KRIPPENDORFF, EKKEHART

Staat und Krieg. Buch von Ekkehart Krippendorff (Suhrkamp Verlag)
Staat und Krieg. Die historische Logik politischer Unvernunft (1985)


* 22.03.1934 in Eisenach
+ 27.02.2018 in Berlin

Ekkehart Krippendorff war ein deutscher Politikwissenschaftler.

Ekkehart Krippendorff wurde kurz nach Hitlers "Machtergreifung" geboren.
Er wuchs in einer Zeit auf, als die Lehrer und Professoren noch "old school" waren, also mindestens ultrakonservativ, oft aber auch nationalsozialistisch.
Dies machte ihn früh zum Oppositionellen, auch wenn er zugab, dass das Verständnis von Allgemeinbildung und die Literaturkenntnisse von Klassikern (antike Schriftsteller, Schiller, Goethe, Shakespeare) bei Dozenten der alten Schule sehr stark ausgeprägt waren.

Nach der Schulzeit studierte Krippendorff in Freiburg (Albert-Ludwigs-Universität), Tübingen (Eberhard-Karls-Universität) und an der FU Berlin Geschichte, Philosophie und Politikwissenschaft.
Durch ein Fulbright-Stipendium konte er 1960 und '61 die Harvard University besuchen. 1961/62 war er Assistent an der Yale University. 1962/63 besuchte er mit einem Stipendium der Rockefeller Foundation die Columbia University.
Danach ging er wieder nach (West-)Deutschland und war von 1963 bis 1968 Wissenschaftlicher Assistent am Otto-Suhr-Institut (OSI) der FU Berlin.

Krippendorff war aber auch journalistisch/publizistisch tätig, so in einer wöchentlichen Kolumne beim Spandauer Volksblatt (Chefredakteur: Hans Höppner).

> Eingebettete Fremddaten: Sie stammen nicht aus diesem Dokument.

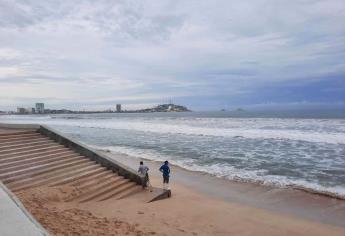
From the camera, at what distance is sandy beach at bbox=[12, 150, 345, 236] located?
29.2 ft

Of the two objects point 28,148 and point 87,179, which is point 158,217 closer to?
point 87,179

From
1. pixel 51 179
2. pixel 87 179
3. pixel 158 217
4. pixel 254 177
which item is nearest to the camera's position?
pixel 158 217

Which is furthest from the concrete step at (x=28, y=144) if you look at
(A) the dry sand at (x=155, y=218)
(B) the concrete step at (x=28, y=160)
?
(A) the dry sand at (x=155, y=218)

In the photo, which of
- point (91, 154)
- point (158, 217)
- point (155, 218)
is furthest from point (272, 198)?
point (91, 154)

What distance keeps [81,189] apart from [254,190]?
6.73 meters

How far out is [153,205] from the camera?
11.9 meters

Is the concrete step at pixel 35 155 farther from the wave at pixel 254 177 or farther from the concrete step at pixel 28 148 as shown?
the wave at pixel 254 177

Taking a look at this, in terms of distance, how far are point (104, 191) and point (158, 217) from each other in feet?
8.19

Dies brachte ihm jedoch auch Probleme ein: Nach einem Angriff auf den Rektor Herbert Lüers wurde Krippendorffs Vertrag 1965 nicht verlängert.
Krippendorff hatte dem Rektor vorgeworfen, die Teilnahme Erich Kubys und Karl Jaspers' an einer Studentenversammlung zum 20-jährigen Kriegsende verhindert zu haben (was bei Kuby zutraf).
Vorausgegangen war ein jahrelanger Streit zwischen Universitätsleitung und Studentenschaft (und einiger Dozenten), ob man in den Räumen der Universität auch politische Veranstaltungen abhalten dürfe. Diese Geschehnisse ereigneten sich im Vorfeld der '68er-Bewegung.
Man sprach auch von der "Krippendorff-Affäre". Gegen die Entscheidung des Rektorats protestierten nicht nur Studenten, sondern auch einige Dozenten. Prominente Unterstützer Krippendorffs waren Helmut Gollwitzer und Peter Szondi. Unterstützung kam auch von der ZEIT (Otto von der Gablentz).
So nannte man schließlich das Sommersemester 1965 "Krippendorff-Semester".

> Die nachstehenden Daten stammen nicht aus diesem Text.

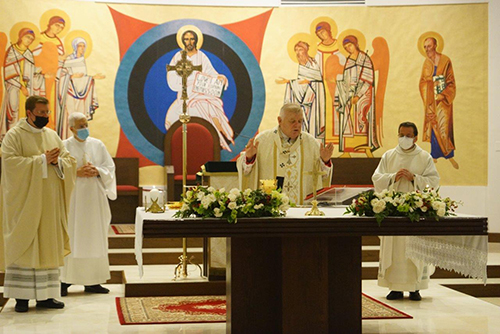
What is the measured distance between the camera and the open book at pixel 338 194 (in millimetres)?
5203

Ekkehart Krippendorff gehörte Ende der 1960er-Jahre der SPD an. Gleichzeitig war er Vorstandsmitglied des Republikanischen Clubs.
Beruflich konnte er "ausweichen". 1968/'69 war er Gastprofessor an der City University of New York an der Columbia University, 1969 wurde er Professor für Internationale Beziehungen am Bologna Center der Johns-Hopkins-University in Bologna (Italien).
1970 wurde seine Habilitation an der FU Berlin politisch motiviert abgelehnt. Daraufhin wurde er 1972 in Tübingen bei Theodor Eschenburg (eigentlich ein konservativer Professor mit Nazivergangenheit, der aber etwas liberaler wurde) habilitiert.
1970/'71 war Krippendorff Gastprofessor an der Universität Siena. Im Jahre 1973 wurde eine Berufung an die neue Universität Konstanz durch den baden-württembergischen Kultusminister Wilhelm Hahn verhindert. 1975 war er Gastprofessor an der University of Sussex und 1976 - '79 an der Universität Urbino. Man erkennt also durchaus, dass er neben den USA Italien als interessanten Studien- und Lehrort entdeckt hat.
1978 wechselte er auf die Professur für Politikwissenschaft der FU Berlin. 1985 war er Gastprofessor für Friedensforschung an der Universität Tokio.
Im Jahre 1999 wurde Ekkehart Krippendorff emeritiert.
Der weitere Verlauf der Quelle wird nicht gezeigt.